Interactive TV Goes Prime Time with Streamaster™ 5000 Set-Top
Over the past couple decades, VCRs, video game consoles, and cable TV have added some life to your good old TV set. Now, new technology and services are beginning to deliver on the promise of an even more enhanced viewing experience. In fact, it's not just "viewing" anymore—the convergence of video, the Internet, and telecommunications makes your TV the multitasking star of the family.

Okay, maybe you remember the 1970s, when a generation began attaching game consoles to television sets to play Pong. Although the Pong generation grew bored of that game quickly—despite what they may have sworn to their parents while urging them to buy the new game—a habit was established for good.

The TV set could do more than just deliver broadcast programming! And thus was born an industry effort to develop interactive TV.

Today, the Motorola Streamaster 5000, an advanced set-top box, brings all the elements of interactive TV together. The Streamaster 5000 set-top box enables you to access a range of services—from video-on-demand to gaming to karaoke to Web browsing and e-mail—all through DSL (digital subscriber line) service over phone lines.

Now, perhaps you're feeling a little lost. What's all the fuss about television-based Internet service, interactive TV, and personal video recorders? And what's the difference? Well, here are some definitions that may help:

- Internet TV delivers Web and e-mail services over your TV set. But that doesn't necessarily mean convergence: The Internet connection operates using standard phone lines, completely separate from the lines that bring in your favorite TV shows.
- Personalized TV, now available thanks to personal video recorders (PVRs), permits video recording and playback of what you want, when you want it, without the difficult programming. PVRs also allow you to "pause" or "replay" live TV. The PVR is a quantum leap beyond your VCR, but it doesn't have anything to do with the Internet.
- Interactive TV brings programming and the Internet together, providing a means for couch potatoes to interact with what's on TV. Interactive TV represents the true convergence of services—Internet, TV, and phone service—and it is emerging thanks to IP (Internet protocol) technology and the proliferation of high-bandwidth networks.

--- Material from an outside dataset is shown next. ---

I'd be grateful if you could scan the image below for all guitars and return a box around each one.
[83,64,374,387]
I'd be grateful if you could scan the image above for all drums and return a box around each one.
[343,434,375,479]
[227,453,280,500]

Interactive TV is what Motorola's Streamaster 5000 set-top box offers. And yes, all the services are offered through one set-top box. "A lot of the services that people would be getting are already available on other platforms," says Motorola's Ted Finch, Marketing Director of Multimedia Systems Division. "The difference is that it's all converged in a one-signal system that sits right there at the main portal in their home and in their television set."

The Streamaster 5000 set-top box brings together all the technical capabilities that are now scattered throughout your house: gaming, found in the players in the kids' rooms; Internet access and e-mail abilities, now available through your home office PC; and movie viewing, found in the VCR or DVD player in your living room. And karaoke, now found...well, uh...hmmm.

You're watching a football game or a cooking show. Seeking stats or the specifics of a recipe? Don't get up to go turn on the PC and check out the show's related website. You can do it on your TV, then and there.

Too tired to go to the video store? Video-on-demand allows you to choose a movie when you want to see it, then rewind, pause, or fast-forward it at your convenience.

Says Finch, "A lot of these services (customers are) already familiar with, but they're now available on one central system to the entire family."